Exclusive: DOE official warns of solar supply chain risks
Relying on Asia for imports could pose a risk to U.S. solar growth, a top Department of Energy official told Axios in an interview.
Why it matters: The department is shedding light on where it believes there is risk in the solar supply chain (China) — and where there isn't — ahead of aggressive oversight from House Republicans.
What they’re saying: “There are certainly supply chain risks that come from having manufacturing concentrated in China and Southeast Asia,” DOE Solar Energy Technologies Office director Becca Jones-Albertus told Axios.
- “We certainly want a more diverse geographic footprint and we would really like to have more of that here at home.”
The big picture: Chinese parts are getting riskier for U.S. solar firms.
- The Commerce Department recently found that some of the largest solar module suppliers — all operating in China — are illegally dodging U.S. anti-dumping tariffs by routing shipments through other Asian countries.
- GOP lawmakers also urged Customs and Border Protection last month not to allow solar-related imports from companies in China over human rights concerns.
Yes, but: Jones-Albertus said solar has one big advantage over other low-carbon products: There's no shortage of the minerals it needs.
- Raw materials for making solar technology — like quartz — are found in abundance domestically, and around the world, so solar may not face the kinds of resource shortage problems befuddling batteries.
- She said the problems arrive in “those intermediate supply chain steps” where quartz is made into polysilicon for panels — another space China dominates today.
- "Supply of that raw material of quartz is not going to limit our ability to deploy solar technology," Jones-Albertus said, "but as that technology gets refined and you come into these intermediate supply chain steps, that’s where we don’t currently have U.S. manufacturing capacity."

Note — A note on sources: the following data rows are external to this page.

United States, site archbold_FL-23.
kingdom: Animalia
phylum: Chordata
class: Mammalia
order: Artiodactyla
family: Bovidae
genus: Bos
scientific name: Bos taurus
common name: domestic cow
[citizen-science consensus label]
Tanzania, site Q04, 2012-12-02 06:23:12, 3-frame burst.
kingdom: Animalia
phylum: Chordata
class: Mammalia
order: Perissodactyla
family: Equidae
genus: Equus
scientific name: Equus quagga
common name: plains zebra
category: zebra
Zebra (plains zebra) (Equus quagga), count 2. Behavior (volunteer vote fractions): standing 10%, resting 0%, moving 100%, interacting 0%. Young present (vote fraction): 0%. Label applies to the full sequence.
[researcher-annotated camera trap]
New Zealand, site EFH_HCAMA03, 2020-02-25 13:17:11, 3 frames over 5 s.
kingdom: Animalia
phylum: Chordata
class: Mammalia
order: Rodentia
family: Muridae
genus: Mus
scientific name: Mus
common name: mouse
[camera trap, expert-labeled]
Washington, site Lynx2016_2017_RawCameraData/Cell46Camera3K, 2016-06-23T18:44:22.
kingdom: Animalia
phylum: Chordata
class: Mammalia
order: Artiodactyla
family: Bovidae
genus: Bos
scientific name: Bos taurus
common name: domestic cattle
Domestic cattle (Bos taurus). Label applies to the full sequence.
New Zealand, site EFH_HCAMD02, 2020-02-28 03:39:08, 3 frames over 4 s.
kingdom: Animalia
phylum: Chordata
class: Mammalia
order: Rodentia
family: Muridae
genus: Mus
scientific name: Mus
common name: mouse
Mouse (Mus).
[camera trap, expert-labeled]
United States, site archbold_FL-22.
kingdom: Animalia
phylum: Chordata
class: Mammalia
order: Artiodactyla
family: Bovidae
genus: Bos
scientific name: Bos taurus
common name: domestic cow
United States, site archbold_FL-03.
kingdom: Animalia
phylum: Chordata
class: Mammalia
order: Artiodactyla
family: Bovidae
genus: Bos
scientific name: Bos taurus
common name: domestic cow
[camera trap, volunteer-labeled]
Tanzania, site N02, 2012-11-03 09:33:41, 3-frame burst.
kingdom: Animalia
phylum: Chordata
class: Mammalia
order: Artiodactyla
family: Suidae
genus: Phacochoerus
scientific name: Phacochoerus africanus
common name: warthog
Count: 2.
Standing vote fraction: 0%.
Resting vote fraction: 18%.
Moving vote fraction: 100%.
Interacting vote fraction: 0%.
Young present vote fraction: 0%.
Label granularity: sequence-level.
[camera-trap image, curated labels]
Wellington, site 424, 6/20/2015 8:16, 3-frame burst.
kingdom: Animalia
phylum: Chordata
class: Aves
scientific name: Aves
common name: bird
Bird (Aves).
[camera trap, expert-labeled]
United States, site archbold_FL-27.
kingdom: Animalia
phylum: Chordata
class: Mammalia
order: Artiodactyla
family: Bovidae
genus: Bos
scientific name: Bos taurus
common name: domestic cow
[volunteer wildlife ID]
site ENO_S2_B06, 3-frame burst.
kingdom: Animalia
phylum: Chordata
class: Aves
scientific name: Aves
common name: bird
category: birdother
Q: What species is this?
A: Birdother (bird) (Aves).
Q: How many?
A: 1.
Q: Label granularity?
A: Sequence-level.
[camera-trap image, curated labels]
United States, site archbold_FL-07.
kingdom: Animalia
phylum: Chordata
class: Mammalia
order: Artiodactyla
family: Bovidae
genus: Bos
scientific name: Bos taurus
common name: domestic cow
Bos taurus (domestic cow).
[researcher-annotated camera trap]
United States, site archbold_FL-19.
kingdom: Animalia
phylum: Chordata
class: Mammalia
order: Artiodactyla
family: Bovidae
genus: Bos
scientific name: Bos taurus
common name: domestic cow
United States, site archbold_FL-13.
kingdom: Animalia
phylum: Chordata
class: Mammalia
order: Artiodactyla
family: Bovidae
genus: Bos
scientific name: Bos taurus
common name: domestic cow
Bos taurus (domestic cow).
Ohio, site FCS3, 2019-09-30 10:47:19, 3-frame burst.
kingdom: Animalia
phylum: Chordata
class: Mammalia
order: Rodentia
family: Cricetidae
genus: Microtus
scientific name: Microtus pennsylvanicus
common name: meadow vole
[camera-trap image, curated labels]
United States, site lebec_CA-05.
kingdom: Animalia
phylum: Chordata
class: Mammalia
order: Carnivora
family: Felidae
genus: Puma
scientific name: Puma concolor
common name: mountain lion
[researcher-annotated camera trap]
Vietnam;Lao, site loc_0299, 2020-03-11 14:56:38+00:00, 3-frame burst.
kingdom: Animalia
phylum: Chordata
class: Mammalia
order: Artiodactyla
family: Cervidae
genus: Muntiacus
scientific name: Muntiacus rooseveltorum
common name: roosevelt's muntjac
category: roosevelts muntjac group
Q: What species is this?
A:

The big picture: Jones-Albertus pitched the Inflation Reduction Act — which was packed with solar manufacturing incentives — as a solution to weaning off Asia.
- The Solar Energy Industries Association predicts the U.S. will have significant ingot, wafer and cell manufacturing in three-to-five years, partially because of IRA incentives.
- Large solar part plants have been announced across the country since the IRA passed. And Jones-Albertus expects more to come.
- “I think this is a really exciting time because the Inflation Reduction Act actually provides the incentives needed to grow that whole supply chain here,” she said.